En plus de ses activités de poète et d’écrivain, il était président de nombreuses associations de déportés résistants, et notamment Président de la section du 10e arrondissement de Paris, qu’il n’avait jamais quitté. Il y fût particulièrement actif en y présentant notamment, sa pièce de théâtre La légende de Sylvina et des petits souliers. Ses poèmes « Chants et poèmes concentrationnaires » récités et édités par Mouloudji. Mise en musique du poème « Cantate pour la vie », par Michael Letz, jouée en 1983 à la cathédrale de Brême sous la direction de Maxime Chostakovich, le fils de l’immense compositeur russe Dmitri Chostakovitch, et en 2000 à la base sous-marine de Brême, lieu de sa captivité.

Il a dédié sa vie à témoigner sur les camps de concentration et le nazisme, depuis son retour des camps. Il a raconté son périple dans les lycées, les écoles, les entreprises, il faisait partie du jury du Prix de la résistance, deux jours avant de mourir, il était dans un lycée de Rambouillet avec des élèves.

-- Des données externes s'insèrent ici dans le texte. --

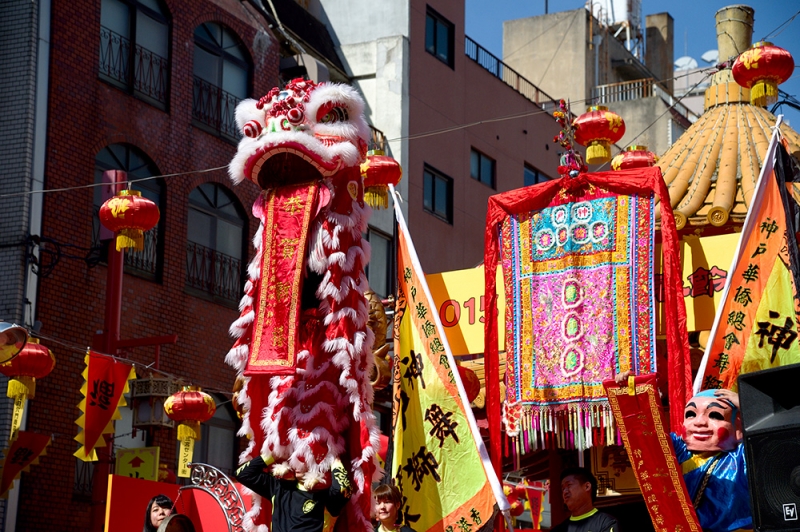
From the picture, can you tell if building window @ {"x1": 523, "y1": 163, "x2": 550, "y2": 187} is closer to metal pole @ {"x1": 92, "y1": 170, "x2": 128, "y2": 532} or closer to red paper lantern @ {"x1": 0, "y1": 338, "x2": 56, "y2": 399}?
metal pole @ {"x1": 92, "y1": 170, "x2": 128, "y2": 532}

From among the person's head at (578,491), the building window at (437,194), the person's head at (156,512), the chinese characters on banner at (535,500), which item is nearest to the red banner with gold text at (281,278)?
the person's head at (156,512)

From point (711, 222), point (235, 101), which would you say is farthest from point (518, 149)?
point (711, 222)

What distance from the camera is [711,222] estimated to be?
1127cm

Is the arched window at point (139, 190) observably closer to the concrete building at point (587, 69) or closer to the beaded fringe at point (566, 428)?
the beaded fringe at point (566, 428)

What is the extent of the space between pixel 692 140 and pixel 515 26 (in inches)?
751

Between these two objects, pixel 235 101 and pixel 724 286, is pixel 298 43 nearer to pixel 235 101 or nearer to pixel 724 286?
pixel 235 101

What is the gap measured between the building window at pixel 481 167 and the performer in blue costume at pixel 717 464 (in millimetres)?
18159

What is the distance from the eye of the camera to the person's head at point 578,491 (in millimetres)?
7172

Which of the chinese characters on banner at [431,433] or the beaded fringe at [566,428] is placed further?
the beaded fringe at [566,428]

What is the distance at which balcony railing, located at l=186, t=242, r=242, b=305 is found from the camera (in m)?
18.5

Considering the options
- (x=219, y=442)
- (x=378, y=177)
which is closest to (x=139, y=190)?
(x=219, y=442)

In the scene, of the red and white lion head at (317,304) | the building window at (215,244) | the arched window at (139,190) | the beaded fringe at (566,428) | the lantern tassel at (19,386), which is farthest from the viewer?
the building window at (215,244)

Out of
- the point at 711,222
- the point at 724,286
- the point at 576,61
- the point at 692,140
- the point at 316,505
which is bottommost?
the point at 316,505

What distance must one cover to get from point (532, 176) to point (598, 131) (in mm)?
15758
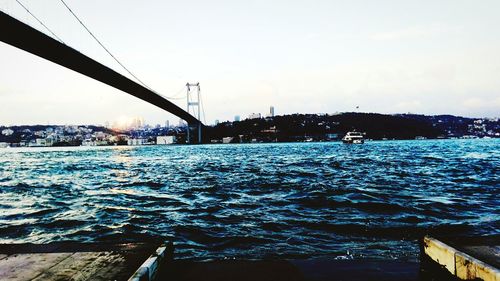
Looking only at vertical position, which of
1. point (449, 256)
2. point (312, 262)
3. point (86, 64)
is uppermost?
point (86, 64)

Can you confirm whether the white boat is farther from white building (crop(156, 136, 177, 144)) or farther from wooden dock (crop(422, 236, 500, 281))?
wooden dock (crop(422, 236, 500, 281))

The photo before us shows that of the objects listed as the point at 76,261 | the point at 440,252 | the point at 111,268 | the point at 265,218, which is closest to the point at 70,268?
the point at 76,261

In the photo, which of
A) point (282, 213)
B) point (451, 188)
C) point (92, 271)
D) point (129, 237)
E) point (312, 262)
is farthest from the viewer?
point (451, 188)

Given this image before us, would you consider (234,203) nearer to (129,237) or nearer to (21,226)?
(129,237)

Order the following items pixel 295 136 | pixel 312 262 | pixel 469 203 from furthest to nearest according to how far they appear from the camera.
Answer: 1. pixel 295 136
2. pixel 469 203
3. pixel 312 262

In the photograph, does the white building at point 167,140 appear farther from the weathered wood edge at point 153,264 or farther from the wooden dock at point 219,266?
the weathered wood edge at point 153,264

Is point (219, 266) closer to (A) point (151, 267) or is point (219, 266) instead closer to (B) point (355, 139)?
(A) point (151, 267)

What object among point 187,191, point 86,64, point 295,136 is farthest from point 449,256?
point 295,136

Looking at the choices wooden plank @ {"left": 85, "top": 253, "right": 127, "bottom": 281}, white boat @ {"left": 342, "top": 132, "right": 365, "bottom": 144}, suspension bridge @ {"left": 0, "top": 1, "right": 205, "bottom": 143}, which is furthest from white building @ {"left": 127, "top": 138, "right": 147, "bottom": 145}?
wooden plank @ {"left": 85, "top": 253, "right": 127, "bottom": 281}
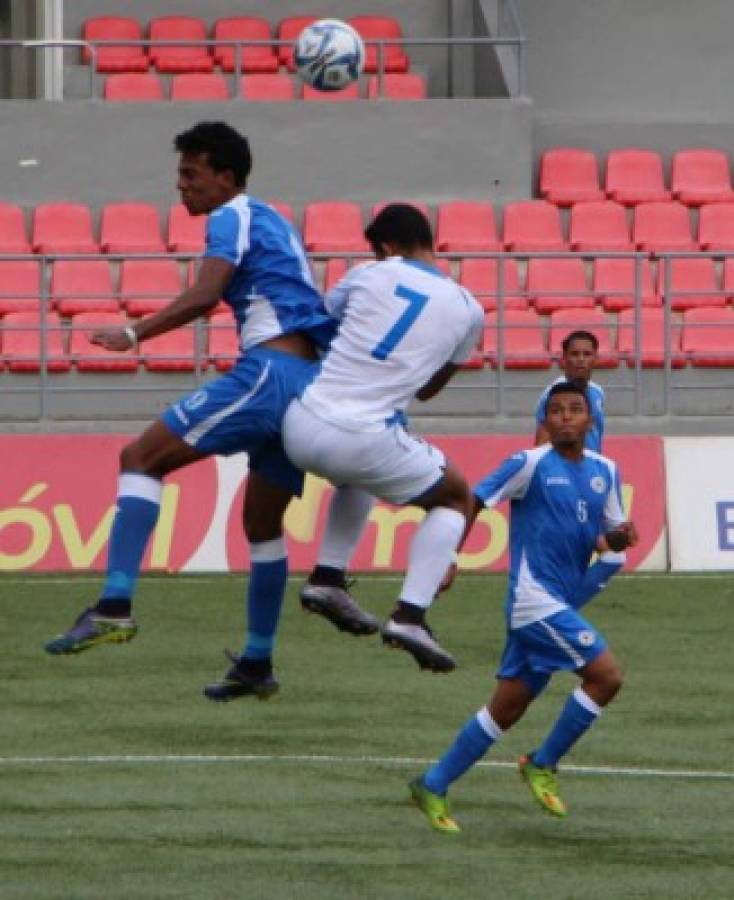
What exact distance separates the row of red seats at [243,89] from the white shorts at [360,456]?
48.6 ft

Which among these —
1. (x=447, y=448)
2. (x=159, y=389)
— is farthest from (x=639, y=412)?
(x=159, y=389)

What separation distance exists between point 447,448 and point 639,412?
6.46 ft

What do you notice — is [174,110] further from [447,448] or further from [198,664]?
[198,664]

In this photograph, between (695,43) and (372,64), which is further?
(695,43)

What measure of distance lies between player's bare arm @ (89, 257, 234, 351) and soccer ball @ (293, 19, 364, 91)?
7.26m

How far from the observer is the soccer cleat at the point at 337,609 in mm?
11227

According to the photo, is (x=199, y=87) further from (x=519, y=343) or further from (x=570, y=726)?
(x=570, y=726)

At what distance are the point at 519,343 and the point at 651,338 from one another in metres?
1.16

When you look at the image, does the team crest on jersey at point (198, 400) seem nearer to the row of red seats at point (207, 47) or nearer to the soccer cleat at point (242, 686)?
the soccer cleat at point (242, 686)

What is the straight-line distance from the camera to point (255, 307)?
1107 cm

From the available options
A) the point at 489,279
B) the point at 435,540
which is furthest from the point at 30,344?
the point at 435,540

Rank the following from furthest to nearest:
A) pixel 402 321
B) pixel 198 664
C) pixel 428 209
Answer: pixel 428 209
pixel 198 664
pixel 402 321

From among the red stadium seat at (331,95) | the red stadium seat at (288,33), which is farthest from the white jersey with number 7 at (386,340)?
A: the red stadium seat at (288,33)

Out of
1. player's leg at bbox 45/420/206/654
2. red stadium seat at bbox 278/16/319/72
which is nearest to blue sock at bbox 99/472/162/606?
player's leg at bbox 45/420/206/654
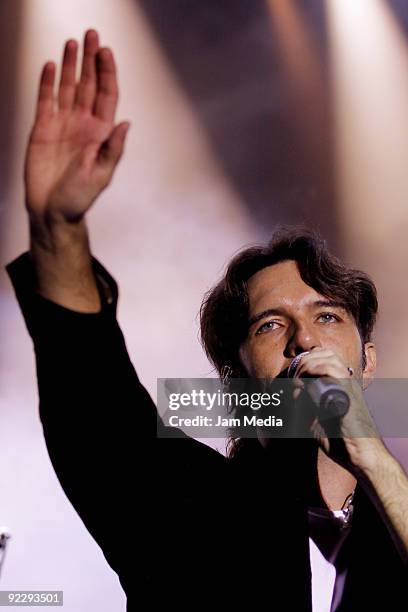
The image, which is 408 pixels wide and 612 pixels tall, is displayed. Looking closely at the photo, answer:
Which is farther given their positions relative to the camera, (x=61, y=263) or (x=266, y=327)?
(x=266, y=327)

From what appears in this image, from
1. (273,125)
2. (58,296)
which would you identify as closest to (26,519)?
(58,296)

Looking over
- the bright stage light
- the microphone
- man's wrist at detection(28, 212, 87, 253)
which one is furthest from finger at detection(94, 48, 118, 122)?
the bright stage light

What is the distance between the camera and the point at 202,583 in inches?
43.4

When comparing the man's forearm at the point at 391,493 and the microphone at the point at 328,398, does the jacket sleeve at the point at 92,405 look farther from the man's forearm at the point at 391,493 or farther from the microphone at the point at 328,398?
the man's forearm at the point at 391,493

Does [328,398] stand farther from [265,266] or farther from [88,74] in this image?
[265,266]

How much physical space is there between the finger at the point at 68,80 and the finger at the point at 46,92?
0.08 feet

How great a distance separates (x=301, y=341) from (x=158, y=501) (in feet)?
1.98

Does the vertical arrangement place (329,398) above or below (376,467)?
above

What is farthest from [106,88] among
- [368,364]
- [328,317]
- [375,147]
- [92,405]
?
[375,147]

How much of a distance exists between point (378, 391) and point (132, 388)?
122cm

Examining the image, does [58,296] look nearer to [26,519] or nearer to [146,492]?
[146,492]

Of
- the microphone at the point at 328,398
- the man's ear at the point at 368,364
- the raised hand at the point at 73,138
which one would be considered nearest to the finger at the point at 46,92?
the raised hand at the point at 73,138

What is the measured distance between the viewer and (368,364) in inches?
74.7

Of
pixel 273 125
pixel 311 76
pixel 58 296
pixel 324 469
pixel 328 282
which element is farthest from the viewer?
pixel 311 76
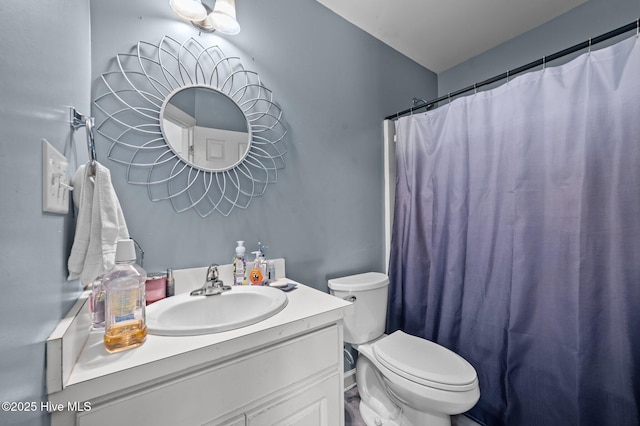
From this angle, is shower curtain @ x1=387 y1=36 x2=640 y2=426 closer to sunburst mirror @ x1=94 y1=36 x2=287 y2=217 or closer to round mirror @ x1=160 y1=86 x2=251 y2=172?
sunburst mirror @ x1=94 y1=36 x2=287 y2=217

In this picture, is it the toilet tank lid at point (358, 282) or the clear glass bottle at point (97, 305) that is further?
the toilet tank lid at point (358, 282)

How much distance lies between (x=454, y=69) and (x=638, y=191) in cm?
167

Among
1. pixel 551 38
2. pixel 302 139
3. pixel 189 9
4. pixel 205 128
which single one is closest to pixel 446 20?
pixel 551 38

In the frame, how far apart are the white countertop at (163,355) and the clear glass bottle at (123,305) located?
3 cm

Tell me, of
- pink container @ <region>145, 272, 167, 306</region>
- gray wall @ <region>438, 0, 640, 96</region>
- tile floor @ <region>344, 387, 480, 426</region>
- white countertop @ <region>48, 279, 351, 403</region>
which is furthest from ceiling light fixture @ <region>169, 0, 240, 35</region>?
tile floor @ <region>344, 387, 480, 426</region>

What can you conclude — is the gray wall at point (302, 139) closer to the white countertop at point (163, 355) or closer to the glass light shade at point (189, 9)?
the glass light shade at point (189, 9)

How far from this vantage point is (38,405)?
1.41ft

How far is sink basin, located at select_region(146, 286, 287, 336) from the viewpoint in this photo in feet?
2.24

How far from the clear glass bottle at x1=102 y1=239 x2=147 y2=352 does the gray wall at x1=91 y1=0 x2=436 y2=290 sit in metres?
0.34

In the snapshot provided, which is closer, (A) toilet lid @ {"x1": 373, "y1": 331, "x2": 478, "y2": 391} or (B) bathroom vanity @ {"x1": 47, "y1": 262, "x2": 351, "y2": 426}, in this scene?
(B) bathroom vanity @ {"x1": 47, "y1": 262, "x2": 351, "y2": 426}

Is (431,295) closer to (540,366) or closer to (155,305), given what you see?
(540,366)

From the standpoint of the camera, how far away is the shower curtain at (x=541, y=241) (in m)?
0.96

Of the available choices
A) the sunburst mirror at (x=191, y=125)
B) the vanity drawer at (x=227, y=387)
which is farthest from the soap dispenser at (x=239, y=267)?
the vanity drawer at (x=227, y=387)

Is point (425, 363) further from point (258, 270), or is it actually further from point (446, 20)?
point (446, 20)
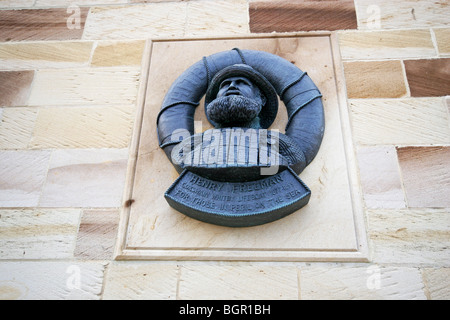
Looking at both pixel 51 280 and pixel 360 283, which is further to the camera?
pixel 51 280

Extrait des "Plages de Sables Rouges"

« C’est à Voves que j’ai appris à vivre,

à devenir un homme ;

C’est dans ce camp que mes yeux se sont ouverts à l’encre fraternelle

tremplin des jours d’espoirs,

bien au-delà des fers fabriqués par les monstres ».

Témoignage d’André Migdal

Je me disais souvent : « si je sors vivant d’ici, on ne croira pas ce que je raconte. » J’ai vécut des choses que l’on ne peut pas concevoir. Peut-être suis-je resté en vie pour témoigner. Mais camarades, tombés a mes cotés me donnent le devoir de le faire. Le souvenir de mess parents et de mes deux frères, disparus dans le camp d’Auschwitz, me hante chaque jour et chaque nuit. Depuis mon retour de l’enfer des camps nazis, j’essaie, à ma manière, de rendre hommage aux disparus." [...]

André Migdal s’est éteint en 2007, il repose dans la 8eme division.